Mas voltemos a “Hamilton” e à primeira apresentação para os Obama. Naquela época, o musical não era nem um embrião e o conceito de um espetáculo em hip hop sobre Hamilton era no mínimo esquisito. “Sete anos atrás um jovem rapaz veio a um evento de poesia que Michelle e eu organizamos na Casa Branca”, disse Barack Obama ao apresentar o musical no Tony neste mês. “Ele estava trabalhando num projeto sobre a vida de alguém que representava o hip hop: o primeiro Secretário do Tesouro americano, Alexander Hamilton”, completou Michelle. “Eu confesso que dei risada. Quem está rindo agora? ‘Hamilton’ virou não só um sucesso, mas uma aula de cívica da qual nossas crianças não se cansam”, disse o presidente americano, fã do musical. Anos depois daquela primeira visita, Lin-Manuel Miranda se apresentou de novo para os Obama na Casa Branca, acompanhado por seu elenco, e cantou a mesma música, dessa vez no arranjo que se tornou conhecido.

Nessa segunda visita, “Hamilton” já era uma realidade, um musical que estreou na Broadway em agosto de 2015 e vendeu perto de US$ 30 milhões em ingressos mesmo antes de abrir por lá — tinha tido uma temporada no circuito fora da Broadway antes. Neste ano, recebeu 16 indicações ao Tony, um recorde, e levou 11 troféus para casa, incluindo melhor musical, ator (Leslie Odom Jr.), ator coadjuvante (Daveed Diggs) e atriz coadjuvante (Renée Elise Goldsberry). Também levou um Pulitzer e um Grammy.

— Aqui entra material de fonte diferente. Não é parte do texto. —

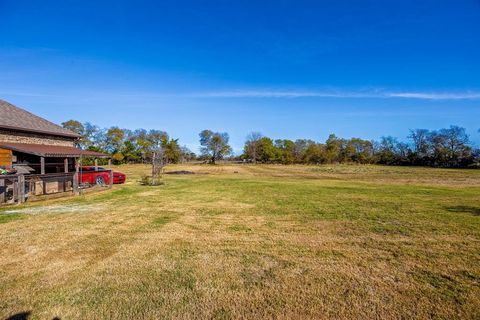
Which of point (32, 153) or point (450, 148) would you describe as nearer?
point (32, 153)

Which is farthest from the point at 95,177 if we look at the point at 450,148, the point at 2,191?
the point at 450,148

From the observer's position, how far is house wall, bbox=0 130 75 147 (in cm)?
1408

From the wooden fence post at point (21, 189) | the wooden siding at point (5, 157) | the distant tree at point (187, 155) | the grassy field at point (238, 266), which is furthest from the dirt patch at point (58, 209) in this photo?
the distant tree at point (187, 155)

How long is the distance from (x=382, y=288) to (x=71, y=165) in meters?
21.2

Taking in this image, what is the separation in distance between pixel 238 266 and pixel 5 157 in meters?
15.2

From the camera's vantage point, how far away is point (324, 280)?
386 cm

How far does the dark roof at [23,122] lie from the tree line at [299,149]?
4180 centimetres

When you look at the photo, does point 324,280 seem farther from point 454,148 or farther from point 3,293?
point 454,148

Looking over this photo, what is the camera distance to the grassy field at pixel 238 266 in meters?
3.17

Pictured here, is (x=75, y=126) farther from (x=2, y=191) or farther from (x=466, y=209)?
(x=466, y=209)

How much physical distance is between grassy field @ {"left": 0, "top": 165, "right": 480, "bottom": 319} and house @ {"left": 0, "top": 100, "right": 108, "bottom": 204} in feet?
12.4

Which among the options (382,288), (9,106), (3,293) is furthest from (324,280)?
(9,106)

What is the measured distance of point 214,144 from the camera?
87625 millimetres

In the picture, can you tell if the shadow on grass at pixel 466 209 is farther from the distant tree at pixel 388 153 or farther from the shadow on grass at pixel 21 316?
the distant tree at pixel 388 153
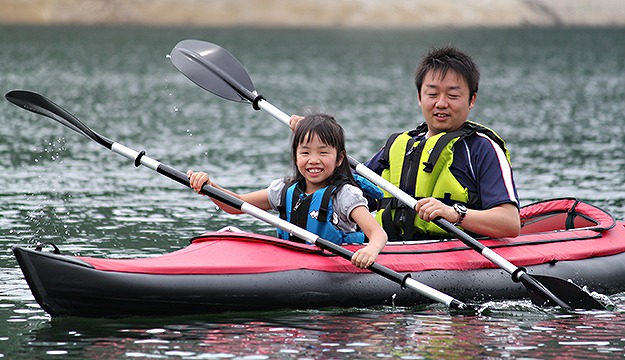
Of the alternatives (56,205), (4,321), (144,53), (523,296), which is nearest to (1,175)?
(56,205)

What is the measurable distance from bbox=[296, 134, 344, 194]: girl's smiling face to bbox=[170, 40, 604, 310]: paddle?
1.92 feet

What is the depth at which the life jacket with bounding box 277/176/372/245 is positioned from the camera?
7.75 meters

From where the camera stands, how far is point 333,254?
778 cm

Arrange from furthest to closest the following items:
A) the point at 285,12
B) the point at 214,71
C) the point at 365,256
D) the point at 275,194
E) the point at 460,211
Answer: the point at 285,12 < the point at 214,71 < the point at 275,194 < the point at 460,211 < the point at 365,256

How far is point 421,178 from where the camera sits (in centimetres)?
830

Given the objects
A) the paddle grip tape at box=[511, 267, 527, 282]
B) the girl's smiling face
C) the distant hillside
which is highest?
the distant hillside

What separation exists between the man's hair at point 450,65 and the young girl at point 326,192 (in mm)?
909

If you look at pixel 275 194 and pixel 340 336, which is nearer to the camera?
pixel 340 336

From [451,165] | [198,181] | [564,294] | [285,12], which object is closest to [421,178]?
[451,165]

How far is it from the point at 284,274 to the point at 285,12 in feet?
225

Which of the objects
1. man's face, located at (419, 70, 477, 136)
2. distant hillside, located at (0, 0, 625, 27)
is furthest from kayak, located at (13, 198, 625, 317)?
distant hillside, located at (0, 0, 625, 27)

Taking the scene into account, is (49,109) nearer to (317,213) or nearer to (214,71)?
(214,71)

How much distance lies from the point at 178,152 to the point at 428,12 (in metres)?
58.6

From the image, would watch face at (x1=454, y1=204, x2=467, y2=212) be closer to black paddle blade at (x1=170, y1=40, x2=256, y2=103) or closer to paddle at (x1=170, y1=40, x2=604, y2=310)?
paddle at (x1=170, y1=40, x2=604, y2=310)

“Hamilton” é um sucesso de público, arrasa-quarteirão em premiações e também queridinho da crítica. Um exemplo, do New York Times. O texto, com o título “Hamilton: jovens rebeldes mudando a história e o teatro”, começa com a frase “sim, é tão bom assim”. “Reluto em dizer às pessoas que coloquem suas casas na hipoteca e aluguem suas crianças para conseguir ingressos para um hit da Broadway. Mas ‘Hamilton’, dirigido por Thomas Kail e estrelado pelo Sr. Miranda, talvez valha isso — pelo menos para quem quiser provas de que os musicais americanos não estão só sobrevivendo, mas também evoluindo de formas que devem permitir que eles prosperem e se transformem nos próximos anos”, escreveu o crítico Ben Brantley na estreia.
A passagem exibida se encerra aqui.